- [TASK DESCRIPTION]:
Translate this sentence from the passage on Anna Gordon into Spanish: "Educated to a high level by her father, she was a cultivated and well-read woman."

- [PASSAGE GIVEN]:
--- Start ---
= Anna Gordon (ballad collector) =

Anna Gordon (24 August 1747 – 14 July 1810), also known as Mrs Brown or Mrs Brown of Falkland, was one of the most important British ballad sources.

==Life==

The facts of Anna Gordon's life have been set out in a 2025 biography by Ruth Perry, titled The Ballad World of Anna Gordon, Mrs. Brown of Falkland. She was born in Old Aberdeen, youngest daughter to Lilias Forbes of Disblair and her husband Thomas Gordon (1714–1797), who was the professor of Humanity at King's College, Aberdeen. Educated to a high level by her father, she was a cultivated and well-read woman. On 13 December 1788 she married the Revd. Dr Andrew Brown (c. 1744–1805), who, following work as a chaplain in the army, became minister of Falkland, Fife (1784–1802), and then Tranent. Thus Anna Gordon is widely known among scholars as Mrs. Brown of Falkland.

However, Anna Gordon is famed as a foundational source of Scottish ballads. Thirty-five of her ballads, now considered to form the core of the Scottish ballad canon, were committed to paper sometime between 1782 and 1801; some were published by Sir Walter Scott in Minstrelsy of the Scottish Border (1802-3) and Robert Jamieson in Popular Ballads and Songs (1806). Anna Gordon supplied many of the ‘A’ texts in Francis James Child's magisterial English and Scottish Popular Ballads (1882–98).

Anna Gordon's repertoire raises important questions about the nature of learning, transmission, and personal creativity in a still-living traditional art form. She learned her songs in childhood from her mother, her mother's sister Anne Forbes (Mrs. Farquharson of Allanaquoich), and from a number of servants in Disblair and Allanaquoich. She later stated that she had never seen any of these ballads in print but had them all by oral-aural transmission. But at the same time, she had contact with much cultivated music-making. Her father was a playing member of the Aberdeen Musical Society where the works of Handel and Corelli were regularly performed. This was a separate world from the domestic and woman-centered context in which Anna Gordon learned her songs. Indeed, her father later expressed "surprise at his daughter's skill in balladry and confessed that the words and tunes were previously unknown to him (as they were to his correspondent, the antiquary William Tytler, 1711–1792)."
--- End ---
[Saved data entries]
--- Start ---
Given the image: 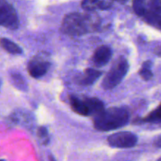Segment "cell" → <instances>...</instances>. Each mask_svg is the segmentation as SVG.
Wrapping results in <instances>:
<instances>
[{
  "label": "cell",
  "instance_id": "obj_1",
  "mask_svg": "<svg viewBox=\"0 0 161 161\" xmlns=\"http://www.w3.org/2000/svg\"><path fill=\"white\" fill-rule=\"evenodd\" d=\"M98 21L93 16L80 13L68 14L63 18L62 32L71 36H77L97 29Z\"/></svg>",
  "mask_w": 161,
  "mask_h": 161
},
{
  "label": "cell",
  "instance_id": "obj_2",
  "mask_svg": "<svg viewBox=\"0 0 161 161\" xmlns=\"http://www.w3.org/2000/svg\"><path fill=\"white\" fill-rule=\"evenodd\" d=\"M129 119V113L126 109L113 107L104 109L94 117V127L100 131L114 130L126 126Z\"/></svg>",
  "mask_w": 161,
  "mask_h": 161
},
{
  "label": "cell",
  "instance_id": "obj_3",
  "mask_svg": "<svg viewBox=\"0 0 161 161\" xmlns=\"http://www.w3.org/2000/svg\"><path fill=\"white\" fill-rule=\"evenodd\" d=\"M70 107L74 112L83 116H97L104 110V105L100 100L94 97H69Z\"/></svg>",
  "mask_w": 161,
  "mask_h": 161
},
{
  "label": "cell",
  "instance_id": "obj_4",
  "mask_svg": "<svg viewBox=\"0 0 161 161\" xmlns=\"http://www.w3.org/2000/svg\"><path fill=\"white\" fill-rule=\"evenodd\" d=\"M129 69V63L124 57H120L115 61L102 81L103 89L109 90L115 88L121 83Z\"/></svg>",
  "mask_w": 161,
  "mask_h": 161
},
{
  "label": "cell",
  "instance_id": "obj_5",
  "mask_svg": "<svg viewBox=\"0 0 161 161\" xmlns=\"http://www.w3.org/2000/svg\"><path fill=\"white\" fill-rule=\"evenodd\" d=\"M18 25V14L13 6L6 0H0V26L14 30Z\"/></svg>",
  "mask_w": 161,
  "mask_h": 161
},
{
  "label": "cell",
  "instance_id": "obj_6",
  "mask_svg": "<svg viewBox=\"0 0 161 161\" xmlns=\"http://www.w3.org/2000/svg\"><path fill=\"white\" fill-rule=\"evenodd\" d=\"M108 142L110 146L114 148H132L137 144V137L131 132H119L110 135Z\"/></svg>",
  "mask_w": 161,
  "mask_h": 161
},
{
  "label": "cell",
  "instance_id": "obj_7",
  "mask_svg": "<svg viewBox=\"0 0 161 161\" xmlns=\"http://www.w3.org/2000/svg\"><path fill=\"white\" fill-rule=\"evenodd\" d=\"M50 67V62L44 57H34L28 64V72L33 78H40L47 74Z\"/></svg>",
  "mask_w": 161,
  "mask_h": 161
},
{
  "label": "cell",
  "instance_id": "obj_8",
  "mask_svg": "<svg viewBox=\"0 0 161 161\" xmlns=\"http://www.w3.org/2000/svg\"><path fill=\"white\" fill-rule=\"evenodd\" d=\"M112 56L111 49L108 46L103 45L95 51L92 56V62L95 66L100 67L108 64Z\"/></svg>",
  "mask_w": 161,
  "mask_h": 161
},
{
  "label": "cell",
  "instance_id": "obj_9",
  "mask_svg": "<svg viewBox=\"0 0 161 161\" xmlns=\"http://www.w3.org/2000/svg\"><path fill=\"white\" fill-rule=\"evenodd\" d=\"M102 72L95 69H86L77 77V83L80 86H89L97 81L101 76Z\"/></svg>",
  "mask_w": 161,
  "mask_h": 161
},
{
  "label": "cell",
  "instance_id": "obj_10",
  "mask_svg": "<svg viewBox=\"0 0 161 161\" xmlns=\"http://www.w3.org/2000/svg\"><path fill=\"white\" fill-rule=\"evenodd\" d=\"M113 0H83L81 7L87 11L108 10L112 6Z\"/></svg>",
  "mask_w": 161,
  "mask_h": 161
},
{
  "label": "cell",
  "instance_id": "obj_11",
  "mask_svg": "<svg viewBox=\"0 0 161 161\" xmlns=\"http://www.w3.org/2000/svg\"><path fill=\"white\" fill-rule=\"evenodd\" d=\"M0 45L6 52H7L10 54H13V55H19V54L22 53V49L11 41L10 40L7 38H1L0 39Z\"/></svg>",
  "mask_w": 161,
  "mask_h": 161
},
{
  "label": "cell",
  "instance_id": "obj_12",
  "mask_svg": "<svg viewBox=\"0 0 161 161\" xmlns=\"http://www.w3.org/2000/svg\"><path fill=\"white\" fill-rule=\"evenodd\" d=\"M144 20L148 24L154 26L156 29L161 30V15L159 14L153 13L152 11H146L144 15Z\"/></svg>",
--- End ---
- [ANSWER TO THIS EXERCISE]:
Educada a un alto nivel por su padre, era una mujer culta y muy leída.